** Task item **
Please answer from the Michael Bisio interview below: who was Bisio's first teacher on the string bass?

** Text passage **

Interview with Michael Bisio
(by Frank Tafuri)

Michael Bisio (c) Daniel Sheehan
Photo by Daniel Sheehan (April 2000)
(www.danielsheehan.com)

Tafuri: I went out to your website, and prominently, you have the quote from Stan Dick about the only clear predecessor for your conception being David Izenzon —was that something Stan came up with on his own, or was David Izenzon an influence for you?

Bisio: Stan came up with it on his own. I never met him [Izenzon] or anything, but he's of course a looming figure.  I mean, he and Henry Grimes, and just a handful of others, really pushed the bass in the direction I wanted it to go.

Tafuri: Those are the monsters...

Bisio: Yeah, I just think they really put the bass in a position where it was still a bass, and yet as forward-thinking as it could possibly be.  It seemed like after that, people wanted to make the bass sound like a guitar, or like a horn, or something other than a bass, and I have a great deal of respect for the function of the instrument.  I also want it to be all it can be, but I want it to be a bass.  As opposed to being a guitar or a saxophone. If I wanted to play those instruments I would.

Tafuri: You actually started out playing bass, didn't you?

Bisio: Yeah, bass is my only instrument.

Tafuri: How did that come about?

Bisio: Well, my brother Paul was the local rock star; he was like a Hendrix clone, and he could play with his teeth, and behind his back, and all that stuff.  He needed a bass player, so he got me a bass, and showed me here to put my fingers ... then one day, my last year of high school, I walked into the band room and saw a bass on the wall, a string bass, and I said, let me try that.  The guy pulled it down, and I played it, and he hooked me up with David Cobb, who was my first teacher.  David was an amazing man, and he instilled the love of learning about the instrument in me.  That's what started it.  We'd have lessons that lasted all day.  He lived out on this farm, and I'd get really frustrated with myself, and it would come out as anger, of course, at that age.  He used to rebuild Model Ts, and he'd make me go pull the rust off them and stuff. I could come back in when I'd calmed down

Tafuri: Wow.  That's pretty Zen —that's like the Tibetan monks, telling people, "go wash your clothes, refocus."

** Data provided **

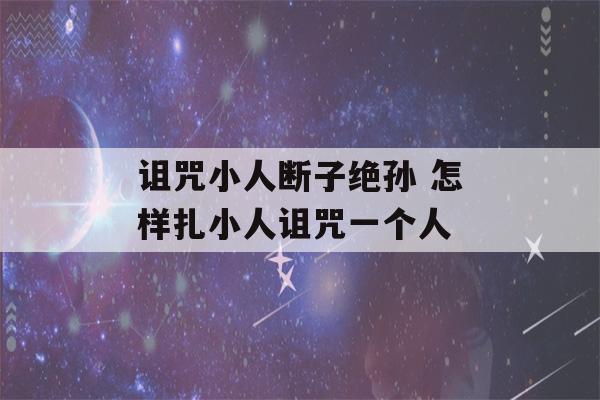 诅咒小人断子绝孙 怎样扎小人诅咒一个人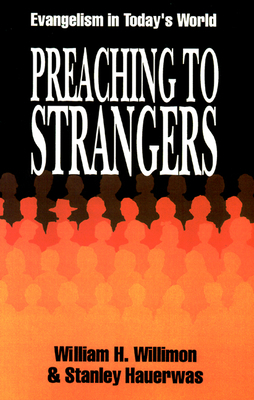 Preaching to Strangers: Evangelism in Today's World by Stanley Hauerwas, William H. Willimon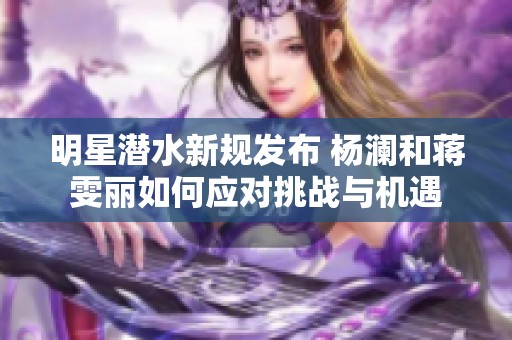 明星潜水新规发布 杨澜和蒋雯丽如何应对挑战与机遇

--

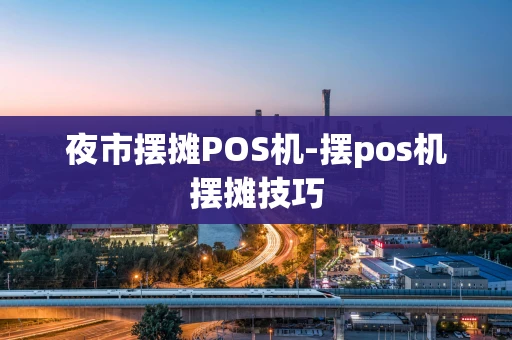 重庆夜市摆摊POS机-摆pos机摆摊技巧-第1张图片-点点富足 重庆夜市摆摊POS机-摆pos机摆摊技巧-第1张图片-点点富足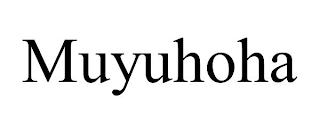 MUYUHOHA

* * *

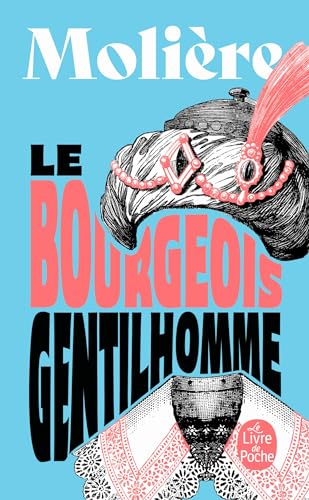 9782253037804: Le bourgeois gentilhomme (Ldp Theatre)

** Answer to the problem **
David Cobb